JOB | The entries need to be copied exactly.

-.-.-

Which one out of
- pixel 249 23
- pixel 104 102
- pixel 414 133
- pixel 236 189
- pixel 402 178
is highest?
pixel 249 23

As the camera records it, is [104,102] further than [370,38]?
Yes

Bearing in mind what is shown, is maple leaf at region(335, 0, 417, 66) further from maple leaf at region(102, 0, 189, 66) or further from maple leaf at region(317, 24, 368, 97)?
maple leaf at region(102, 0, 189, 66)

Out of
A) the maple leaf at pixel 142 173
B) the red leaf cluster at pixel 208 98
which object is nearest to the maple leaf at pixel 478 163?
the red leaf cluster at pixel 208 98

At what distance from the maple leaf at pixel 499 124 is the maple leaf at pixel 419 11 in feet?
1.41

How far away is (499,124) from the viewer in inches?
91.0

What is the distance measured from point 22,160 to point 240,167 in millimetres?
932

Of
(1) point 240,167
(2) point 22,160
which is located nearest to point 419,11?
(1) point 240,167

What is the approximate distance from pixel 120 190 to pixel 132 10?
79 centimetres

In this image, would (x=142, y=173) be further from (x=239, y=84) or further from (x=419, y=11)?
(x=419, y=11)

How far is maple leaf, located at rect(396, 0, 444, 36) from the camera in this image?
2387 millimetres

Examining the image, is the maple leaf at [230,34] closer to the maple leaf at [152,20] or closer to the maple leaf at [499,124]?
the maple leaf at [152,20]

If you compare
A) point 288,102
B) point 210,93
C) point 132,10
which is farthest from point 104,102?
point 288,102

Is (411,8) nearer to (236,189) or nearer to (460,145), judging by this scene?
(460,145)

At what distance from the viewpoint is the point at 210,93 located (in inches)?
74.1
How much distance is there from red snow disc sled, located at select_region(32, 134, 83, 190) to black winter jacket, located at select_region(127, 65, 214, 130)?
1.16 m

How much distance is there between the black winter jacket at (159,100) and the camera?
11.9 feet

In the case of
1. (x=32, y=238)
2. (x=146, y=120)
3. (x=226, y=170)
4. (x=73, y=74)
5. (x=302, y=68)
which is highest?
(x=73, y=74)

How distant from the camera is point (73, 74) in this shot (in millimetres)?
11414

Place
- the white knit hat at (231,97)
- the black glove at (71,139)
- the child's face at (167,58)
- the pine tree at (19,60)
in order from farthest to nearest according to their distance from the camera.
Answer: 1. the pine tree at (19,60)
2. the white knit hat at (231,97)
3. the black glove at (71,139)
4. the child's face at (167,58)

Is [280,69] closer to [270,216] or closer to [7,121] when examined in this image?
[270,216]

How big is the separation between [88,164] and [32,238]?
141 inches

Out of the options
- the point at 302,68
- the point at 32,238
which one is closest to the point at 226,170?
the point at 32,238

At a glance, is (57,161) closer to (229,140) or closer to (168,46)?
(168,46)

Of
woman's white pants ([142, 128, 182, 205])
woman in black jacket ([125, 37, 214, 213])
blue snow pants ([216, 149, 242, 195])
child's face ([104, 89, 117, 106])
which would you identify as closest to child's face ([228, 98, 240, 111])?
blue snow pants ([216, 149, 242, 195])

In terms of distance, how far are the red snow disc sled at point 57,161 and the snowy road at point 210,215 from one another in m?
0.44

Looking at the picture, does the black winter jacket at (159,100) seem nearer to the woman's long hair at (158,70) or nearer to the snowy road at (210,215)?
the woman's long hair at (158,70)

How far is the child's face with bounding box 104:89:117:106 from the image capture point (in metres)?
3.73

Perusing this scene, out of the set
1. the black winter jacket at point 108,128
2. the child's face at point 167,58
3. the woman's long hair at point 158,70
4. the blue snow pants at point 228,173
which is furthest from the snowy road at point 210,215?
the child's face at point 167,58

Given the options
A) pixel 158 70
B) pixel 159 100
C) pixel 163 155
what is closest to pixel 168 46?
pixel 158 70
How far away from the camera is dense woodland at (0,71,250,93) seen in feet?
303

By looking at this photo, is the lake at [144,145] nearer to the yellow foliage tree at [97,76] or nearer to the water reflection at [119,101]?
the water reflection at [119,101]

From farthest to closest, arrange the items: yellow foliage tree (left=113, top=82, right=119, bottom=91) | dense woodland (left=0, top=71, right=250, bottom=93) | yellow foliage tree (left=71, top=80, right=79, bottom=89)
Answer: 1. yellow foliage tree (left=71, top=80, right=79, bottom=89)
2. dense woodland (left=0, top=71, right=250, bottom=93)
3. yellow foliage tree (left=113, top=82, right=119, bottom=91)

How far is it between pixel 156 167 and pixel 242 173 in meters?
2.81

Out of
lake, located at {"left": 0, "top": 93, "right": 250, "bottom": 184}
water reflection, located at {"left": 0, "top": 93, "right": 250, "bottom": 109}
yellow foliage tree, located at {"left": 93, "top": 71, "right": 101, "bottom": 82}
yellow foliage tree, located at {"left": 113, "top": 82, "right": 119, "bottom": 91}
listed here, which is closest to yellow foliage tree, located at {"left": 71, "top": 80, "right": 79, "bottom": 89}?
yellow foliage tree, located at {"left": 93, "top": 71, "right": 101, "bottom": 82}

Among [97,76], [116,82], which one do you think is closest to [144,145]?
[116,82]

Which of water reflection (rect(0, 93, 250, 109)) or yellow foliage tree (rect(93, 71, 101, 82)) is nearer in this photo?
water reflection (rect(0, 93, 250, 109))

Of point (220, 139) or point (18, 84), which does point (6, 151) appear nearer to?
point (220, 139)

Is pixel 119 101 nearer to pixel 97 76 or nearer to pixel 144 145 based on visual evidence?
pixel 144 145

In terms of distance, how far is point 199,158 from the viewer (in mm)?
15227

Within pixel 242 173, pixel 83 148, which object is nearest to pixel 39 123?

-.-.-

COMPLETE RESPONSE |
Which one out of
- pixel 249 23
- pixel 104 102
- pixel 414 133
- pixel 236 189
- pixel 402 178
is highest?
pixel 249 23

As the camera records it, is [104,102] further than [370,38]?
Yes

Bearing in mind what is shown, is maple leaf at region(335, 0, 417, 66) further from maple leaf at region(102, 0, 189, 66) or further from maple leaf at region(317, 24, 368, 97)?
maple leaf at region(102, 0, 189, 66)

Out of
A) the maple leaf at pixel 142 173
B) the red leaf cluster at pixel 208 98
which object is nearest to the maple leaf at pixel 478 163?
the red leaf cluster at pixel 208 98

At what distance from the maple leaf at pixel 499 124 is the maple leaf at pixel 419 11 in feet?
1.41

How far away is (499,124) from the viewer in inches?
91.0

What is the distance measured from point 22,160 to point 240,167 in millimetres?
932

Of
(1) point 240,167
(2) point 22,160
which is located nearest to point 419,11?
(1) point 240,167

What is the approximate distance from pixel 120 190 to pixel 132 10?
79 centimetres

In this image, would (x=142, y=173) be further from (x=239, y=84) or further from (x=419, y=11)?
(x=419, y=11)

How far is maple leaf, located at rect(396, 0, 444, 36) from the camera in this image?
2387 millimetres

Examining the image, is the maple leaf at [230,34] closer to the maple leaf at [152,20] or closer to the maple leaf at [499,124]?
the maple leaf at [152,20]

If you compare
A) point 288,102
B) point 210,93
C) point 132,10
which is farthest from point 104,102?
point 288,102

Is (411,8) nearer to (236,189) or nearer to (460,145), judging by this scene?
(460,145)

At what distance from the viewpoint is the point at 210,93 located (in inches)?
74.1
How much distance is there from red snow disc sled, located at select_region(32, 134, 83, 190) to black winter jacket, located at select_region(127, 65, 214, 130)?
1.16 m

How much distance is there between the black winter jacket at (159,100) and the camera?
11.9 feet

In the case of
1. (x=32, y=238)
2. (x=146, y=120)
3. (x=226, y=170)
4. (x=73, y=74)
5. (x=302, y=68)
which is highest?
(x=73, y=74)

How distant from the camera is point (73, 74) in this shot (in millimetres)?
11414

Place
- the white knit hat at (231,97)
- the black glove at (71,139)
- the child's face at (167,58)
- the pine tree at (19,60)
in order from farthest to nearest according to their distance from the camera.
Answer: 1. the pine tree at (19,60)
2. the white knit hat at (231,97)
3. the black glove at (71,139)
4. the child's face at (167,58)

Is [280,69] closer to [270,216] or closer to [7,121] when examined in this image?
[270,216]

How big is the separation between [88,164] and [32,238]?
141 inches

Out of the options
- the point at 302,68
- the point at 32,238
which one is closest to the point at 226,170?
the point at 32,238

At a glance, is (57,161) closer to (229,140) or closer to (168,46)?
(168,46)

Of
woman's white pants ([142, 128, 182, 205])
woman in black jacket ([125, 37, 214, 213])
blue snow pants ([216, 149, 242, 195])
child's face ([104, 89, 117, 106])
which would you identify as closest to child's face ([228, 98, 240, 111])?
blue snow pants ([216, 149, 242, 195])

In terms of distance, how far are the red snow disc sled at point 57,161 and the snowy road at point 210,215 from one another in m?
0.44

Looking at the picture, does the black winter jacket at (159,100) seem nearer to the woman's long hair at (158,70) or nearer to the snowy road at (210,215)?
the woman's long hair at (158,70)

How far is the child's face with bounding box 104:89:117:106 from the image capture point (in metres)?
3.73

Perusing this scene, out of the set
1. the black winter jacket at point 108,128
2. the child's face at point 167,58
3. the woman's long hair at point 158,70
4. the blue snow pants at point 228,173
which is furthest from the snowy road at point 210,215?
the child's face at point 167,58

Given the options
A) pixel 158 70
B) pixel 159 100
C) pixel 163 155
what is closest to pixel 168 46?
pixel 158 70
How far away from the camera is dense woodland at (0,71,250,93) seen in feet?
303

By looking at this photo, is the lake at [144,145] nearer to the yellow foliage tree at [97,76] or nearer to the water reflection at [119,101]?
the water reflection at [119,101]

From farthest to closest, arrange the items: yellow foliage tree (left=113, top=82, right=119, bottom=91) | dense woodland (left=0, top=71, right=250, bottom=93) | yellow foliage tree (left=71, top=80, right=79, bottom=89)
Answer: 1. yellow foliage tree (left=71, top=80, right=79, bottom=89)
2. dense woodland (left=0, top=71, right=250, bottom=93)
3. yellow foliage tree (left=113, top=82, right=119, bottom=91)

How far is it between pixel 156 167 and pixel 242 173 in meters?
2.81

Out of
lake, located at {"left": 0, "top": 93, "right": 250, "bottom": 184}
water reflection, located at {"left": 0, "top": 93, "right": 250, "bottom": 109}
yellow foliage tree, located at {"left": 93, "top": 71, "right": 101, "bottom": 82}
yellow foliage tree, located at {"left": 113, "top": 82, "right": 119, "bottom": 91}
listed here, which is closest to yellow foliage tree, located at {"left": 71, "top": 80, "right": 79, "bottom": 89}?
yellow foliage tree, located at {"left": 93, "top": 71, "right": 101, "bottom": 82}

Among [97,76], [116,82], which one do you think is closest to [144,145]?
[116,82]

Which of water reflection (rect(0, 93, 250, 109)) or yellow foliage tree (rect(93, 71, 101, 82)) is nearer in this photo?
water reflection (rect(0, 93, 250, 109))

Of point (220, 139) or point (18, 84), which does point (6, 151) appear nearer to?
point (220, 139)

Is pixel 119 101 nearer to pixel 97 76 or nearer to pixel 144 145 based on visual evidence?
pixel 144 145

In terms of distance, how far is point 199,158 from the viewer (in mm)?
15227

Within pixel 242 173, pixel 83 148, which object is nearest to pixel 39 123?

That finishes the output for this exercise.